Big data management and analysis includes structured and unstructured information and has many uses: enterprise data fusion, decision support, competitive analysis, fraud detection, social media and sentiment analysis, intelligent power grids, medical research, healthcare, defense, intelligence, and security.
For example, healthcare big data solutions are being used with electronic medical records, ancillary systems, and financial systems to collect, standardize, and aggregate large scale clinical data, to enable healthcare leaders to identify and measure outcomes, correlations, and trends, and to improve quality of care.
Biopharma big data solutions are being used to support bioinformatics, data mining, genomics, and translational research. For example, in genomics, big data technologies enable researchers and clinicians to mine billions of data points in to discover new biomarkers.

Challenges of Big Data

Challenges of leveraging big data include: 1.) planning – prioritize use cases and identify value; 2.) data variety, volume, and velocity; 3.) analytical workload complexity; 4.) cost – solutions range from free open source software to proprietary products; 5.) skills – external resources may be needed.

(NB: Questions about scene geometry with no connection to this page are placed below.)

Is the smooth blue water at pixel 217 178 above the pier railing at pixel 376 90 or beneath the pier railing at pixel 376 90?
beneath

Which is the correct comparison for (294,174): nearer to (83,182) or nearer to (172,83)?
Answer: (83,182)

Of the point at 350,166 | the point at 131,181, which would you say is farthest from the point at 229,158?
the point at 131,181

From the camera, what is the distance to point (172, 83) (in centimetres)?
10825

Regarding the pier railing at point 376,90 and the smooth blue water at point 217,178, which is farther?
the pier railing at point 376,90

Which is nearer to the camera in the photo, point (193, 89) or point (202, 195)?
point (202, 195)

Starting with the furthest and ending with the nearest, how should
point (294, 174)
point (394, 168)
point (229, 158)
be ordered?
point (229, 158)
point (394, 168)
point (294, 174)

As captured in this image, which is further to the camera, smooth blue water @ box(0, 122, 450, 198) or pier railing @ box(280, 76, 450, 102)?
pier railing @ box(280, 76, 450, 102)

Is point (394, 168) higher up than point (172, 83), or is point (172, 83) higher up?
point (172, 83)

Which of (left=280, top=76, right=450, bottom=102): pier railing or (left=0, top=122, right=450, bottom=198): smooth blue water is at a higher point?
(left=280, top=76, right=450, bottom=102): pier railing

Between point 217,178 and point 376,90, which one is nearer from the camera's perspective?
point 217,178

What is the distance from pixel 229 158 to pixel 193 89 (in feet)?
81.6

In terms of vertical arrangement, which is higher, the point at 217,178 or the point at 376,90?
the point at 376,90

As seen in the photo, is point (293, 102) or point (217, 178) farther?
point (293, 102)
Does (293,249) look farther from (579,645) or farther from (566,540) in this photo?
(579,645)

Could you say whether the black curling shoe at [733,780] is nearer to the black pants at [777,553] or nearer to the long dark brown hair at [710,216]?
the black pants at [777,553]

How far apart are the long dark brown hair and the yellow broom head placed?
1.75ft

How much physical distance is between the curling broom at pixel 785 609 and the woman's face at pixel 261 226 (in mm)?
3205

The Information Supply Chain

The objectives of an information supply chain are to consume and integrate raw source data, analyze the data, and then deliver the analytical results to users.
A good approach to managing big data and supporting the processing involved is to deploy hardware and soft-ware solutions optimized for processing different types of big data workloads, and then combine these solutions with an existing enterprise data warehouse to create an integrated information supply chain.

Managing and Analyzing Big Data

Input to the information supply chain consists of raw source data required for analysis. In previous times, most business analytics were created using structured data extracted from operational systems and consolidated into a data warehouse. Big data dramatically increases the number of data sources, the variety and volume of data available for analysis.
A high percentage of this data is semi-structured or unstructured, in contrast to the structured operational data used to populate a data warehouse. In many organizations, unstructured data is growing faster than structured data.

Analytic RDBMSs

An analytic RDBMS or ADBMS is an integrated solution for managing structured data and generating analytics that offers improved price/performance compared with more generalized RDBMS offerings. Performance improvements are achieved with massively parallel processing, enhanced data structures, and data compression.

Non-Relational Systems

Non-relational systems are useful for big data where most of the data is semi-structured or unstructured. These systems support data structures such as document data, graphical information, and key-value pairs.

Hadoop

The leading non-relational platform for big data is Hadoop, an open source project from the Apache Software Foundation. Hadoop is a framework for running applications on a large hardware cluster of commodity hardware. Hadoop includes a distributed file system (HDFS) to distribute and manage large volumes of data across nodes of a hardware cluster to provide high throughput of data, while hiding cluster programming complexity.
Hadoop uses the MapReduce programming model to divide application processing into small fragments of work that can be executed on multiple nodes of the cluster to provide massively parallel processing. Hadoop also includes the Pig and Hive languages for developing and generating MapReduce programs.
Hadoop MapReduce is intended for the batch processing of large volumes of multi-structured data. It is not suitable for low-latency data processing, many small files, or the random updating of data. Instead, these capabilities are provided by database products such as HBase and Cassandra, which run on top of Hadoop.

Focus on Value

Big data adds new high-volume, multi-structured data sources to the information supply chain. Successful strategies for big data include prioritizing use cases, identifying critical success factors, and focusing on value up front.